- Entries shown -
>> begin

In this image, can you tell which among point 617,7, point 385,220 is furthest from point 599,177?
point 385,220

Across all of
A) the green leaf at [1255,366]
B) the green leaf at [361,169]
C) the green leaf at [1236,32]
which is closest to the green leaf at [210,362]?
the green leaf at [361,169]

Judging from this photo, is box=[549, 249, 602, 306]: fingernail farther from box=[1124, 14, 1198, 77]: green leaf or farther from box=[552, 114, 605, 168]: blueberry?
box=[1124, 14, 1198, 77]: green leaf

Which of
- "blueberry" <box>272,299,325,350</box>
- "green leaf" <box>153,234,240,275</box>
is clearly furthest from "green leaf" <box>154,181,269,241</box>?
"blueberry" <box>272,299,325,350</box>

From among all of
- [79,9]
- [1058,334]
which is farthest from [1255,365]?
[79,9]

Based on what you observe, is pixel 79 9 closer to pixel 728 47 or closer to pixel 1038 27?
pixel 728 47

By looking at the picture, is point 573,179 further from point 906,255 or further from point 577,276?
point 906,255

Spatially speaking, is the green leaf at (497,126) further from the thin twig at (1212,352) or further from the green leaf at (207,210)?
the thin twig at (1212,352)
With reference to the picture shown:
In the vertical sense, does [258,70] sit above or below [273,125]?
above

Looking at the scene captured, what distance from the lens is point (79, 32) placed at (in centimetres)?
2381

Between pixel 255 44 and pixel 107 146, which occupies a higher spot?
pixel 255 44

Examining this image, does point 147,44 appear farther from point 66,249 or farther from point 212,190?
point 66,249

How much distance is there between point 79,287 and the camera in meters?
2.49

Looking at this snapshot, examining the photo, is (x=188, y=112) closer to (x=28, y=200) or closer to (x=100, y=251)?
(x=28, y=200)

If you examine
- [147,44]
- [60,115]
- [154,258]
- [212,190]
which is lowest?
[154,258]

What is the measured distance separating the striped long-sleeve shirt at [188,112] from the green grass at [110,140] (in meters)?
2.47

>> end
>> begin

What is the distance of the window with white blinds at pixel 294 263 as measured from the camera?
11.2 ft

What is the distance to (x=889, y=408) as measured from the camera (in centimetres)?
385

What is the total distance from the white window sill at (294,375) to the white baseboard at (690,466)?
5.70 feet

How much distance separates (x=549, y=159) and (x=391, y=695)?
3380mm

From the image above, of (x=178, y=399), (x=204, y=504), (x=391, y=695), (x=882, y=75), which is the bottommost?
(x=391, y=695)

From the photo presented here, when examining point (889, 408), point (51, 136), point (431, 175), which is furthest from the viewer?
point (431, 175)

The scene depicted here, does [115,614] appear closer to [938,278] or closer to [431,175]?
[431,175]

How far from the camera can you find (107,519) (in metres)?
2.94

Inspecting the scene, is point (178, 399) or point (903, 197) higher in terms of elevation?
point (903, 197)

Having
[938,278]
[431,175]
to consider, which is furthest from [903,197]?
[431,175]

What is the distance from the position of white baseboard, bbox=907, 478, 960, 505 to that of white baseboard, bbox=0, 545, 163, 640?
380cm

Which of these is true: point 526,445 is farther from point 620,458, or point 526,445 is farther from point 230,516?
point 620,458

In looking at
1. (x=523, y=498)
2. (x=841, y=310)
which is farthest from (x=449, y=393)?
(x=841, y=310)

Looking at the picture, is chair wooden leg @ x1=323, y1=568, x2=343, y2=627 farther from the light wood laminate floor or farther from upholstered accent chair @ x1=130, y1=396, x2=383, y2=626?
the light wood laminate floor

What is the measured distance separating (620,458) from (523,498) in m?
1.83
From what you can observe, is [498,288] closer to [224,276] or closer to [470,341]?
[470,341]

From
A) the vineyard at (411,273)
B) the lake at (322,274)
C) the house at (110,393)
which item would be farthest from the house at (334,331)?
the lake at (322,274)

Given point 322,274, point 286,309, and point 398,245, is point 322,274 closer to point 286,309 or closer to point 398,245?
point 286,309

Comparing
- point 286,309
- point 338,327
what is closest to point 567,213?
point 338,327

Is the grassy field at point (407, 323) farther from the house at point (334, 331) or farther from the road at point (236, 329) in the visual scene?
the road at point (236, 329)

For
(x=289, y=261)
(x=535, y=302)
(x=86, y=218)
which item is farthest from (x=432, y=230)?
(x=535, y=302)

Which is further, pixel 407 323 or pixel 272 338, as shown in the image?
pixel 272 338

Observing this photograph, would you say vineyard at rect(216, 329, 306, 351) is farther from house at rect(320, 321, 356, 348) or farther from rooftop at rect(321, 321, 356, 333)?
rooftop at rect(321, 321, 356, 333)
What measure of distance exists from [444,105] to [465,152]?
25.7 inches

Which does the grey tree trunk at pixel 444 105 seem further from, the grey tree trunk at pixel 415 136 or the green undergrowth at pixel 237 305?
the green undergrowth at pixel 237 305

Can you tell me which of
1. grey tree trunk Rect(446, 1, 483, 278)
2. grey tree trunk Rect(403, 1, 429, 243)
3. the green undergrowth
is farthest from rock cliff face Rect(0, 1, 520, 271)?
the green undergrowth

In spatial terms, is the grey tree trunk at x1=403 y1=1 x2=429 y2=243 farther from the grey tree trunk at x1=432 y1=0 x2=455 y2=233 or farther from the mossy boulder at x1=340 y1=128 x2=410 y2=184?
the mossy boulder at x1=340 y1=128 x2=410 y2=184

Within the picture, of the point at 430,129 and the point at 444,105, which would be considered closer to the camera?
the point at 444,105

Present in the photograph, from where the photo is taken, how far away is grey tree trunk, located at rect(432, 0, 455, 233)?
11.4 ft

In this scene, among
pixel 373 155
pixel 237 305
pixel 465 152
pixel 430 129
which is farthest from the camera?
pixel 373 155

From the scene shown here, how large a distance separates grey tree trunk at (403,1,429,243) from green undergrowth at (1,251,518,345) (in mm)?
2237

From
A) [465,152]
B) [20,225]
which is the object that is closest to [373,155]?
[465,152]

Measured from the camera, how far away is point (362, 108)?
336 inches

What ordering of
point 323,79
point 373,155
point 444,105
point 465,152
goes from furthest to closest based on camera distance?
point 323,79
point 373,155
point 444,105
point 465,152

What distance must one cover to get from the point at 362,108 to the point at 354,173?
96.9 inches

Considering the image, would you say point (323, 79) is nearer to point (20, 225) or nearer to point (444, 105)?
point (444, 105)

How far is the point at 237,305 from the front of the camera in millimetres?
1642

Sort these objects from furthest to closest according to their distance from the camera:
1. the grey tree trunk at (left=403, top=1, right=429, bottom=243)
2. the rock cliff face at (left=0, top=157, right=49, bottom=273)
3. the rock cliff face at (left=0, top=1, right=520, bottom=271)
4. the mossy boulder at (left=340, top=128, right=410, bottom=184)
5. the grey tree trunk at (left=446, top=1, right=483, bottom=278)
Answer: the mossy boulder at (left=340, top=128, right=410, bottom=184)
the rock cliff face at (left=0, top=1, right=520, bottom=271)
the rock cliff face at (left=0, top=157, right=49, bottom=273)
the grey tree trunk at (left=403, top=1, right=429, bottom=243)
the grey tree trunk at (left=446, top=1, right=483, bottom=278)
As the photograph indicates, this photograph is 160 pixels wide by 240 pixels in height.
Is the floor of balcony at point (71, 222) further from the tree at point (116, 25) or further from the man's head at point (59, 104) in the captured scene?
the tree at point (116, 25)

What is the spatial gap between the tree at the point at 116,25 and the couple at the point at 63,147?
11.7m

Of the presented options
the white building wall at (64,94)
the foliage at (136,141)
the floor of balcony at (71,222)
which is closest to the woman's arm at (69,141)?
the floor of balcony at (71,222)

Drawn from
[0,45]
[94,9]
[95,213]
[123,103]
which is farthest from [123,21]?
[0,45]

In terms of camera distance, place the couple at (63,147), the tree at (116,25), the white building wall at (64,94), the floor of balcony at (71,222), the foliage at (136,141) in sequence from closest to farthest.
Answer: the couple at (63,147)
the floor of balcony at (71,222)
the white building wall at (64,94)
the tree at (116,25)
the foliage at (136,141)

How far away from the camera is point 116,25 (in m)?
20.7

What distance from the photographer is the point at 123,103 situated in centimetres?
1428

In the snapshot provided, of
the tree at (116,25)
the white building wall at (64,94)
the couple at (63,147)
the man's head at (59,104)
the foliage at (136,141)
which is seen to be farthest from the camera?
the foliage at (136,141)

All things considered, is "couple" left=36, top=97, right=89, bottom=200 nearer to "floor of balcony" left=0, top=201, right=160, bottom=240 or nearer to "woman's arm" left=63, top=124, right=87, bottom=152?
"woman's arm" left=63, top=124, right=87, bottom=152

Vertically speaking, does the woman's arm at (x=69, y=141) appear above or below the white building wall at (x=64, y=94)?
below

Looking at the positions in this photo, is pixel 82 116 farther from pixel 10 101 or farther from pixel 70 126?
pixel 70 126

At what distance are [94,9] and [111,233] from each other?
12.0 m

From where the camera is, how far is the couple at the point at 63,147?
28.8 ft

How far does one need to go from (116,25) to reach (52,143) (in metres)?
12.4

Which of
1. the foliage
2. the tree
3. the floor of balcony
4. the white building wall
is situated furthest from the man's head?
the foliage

>> end

Collect every line in the rows above that contains the word "much". Match case exactly.

How much distance is there between point 79,287 and the camera in meters?
How much distance separates (x=549, y=159) and (x=391, y=695)?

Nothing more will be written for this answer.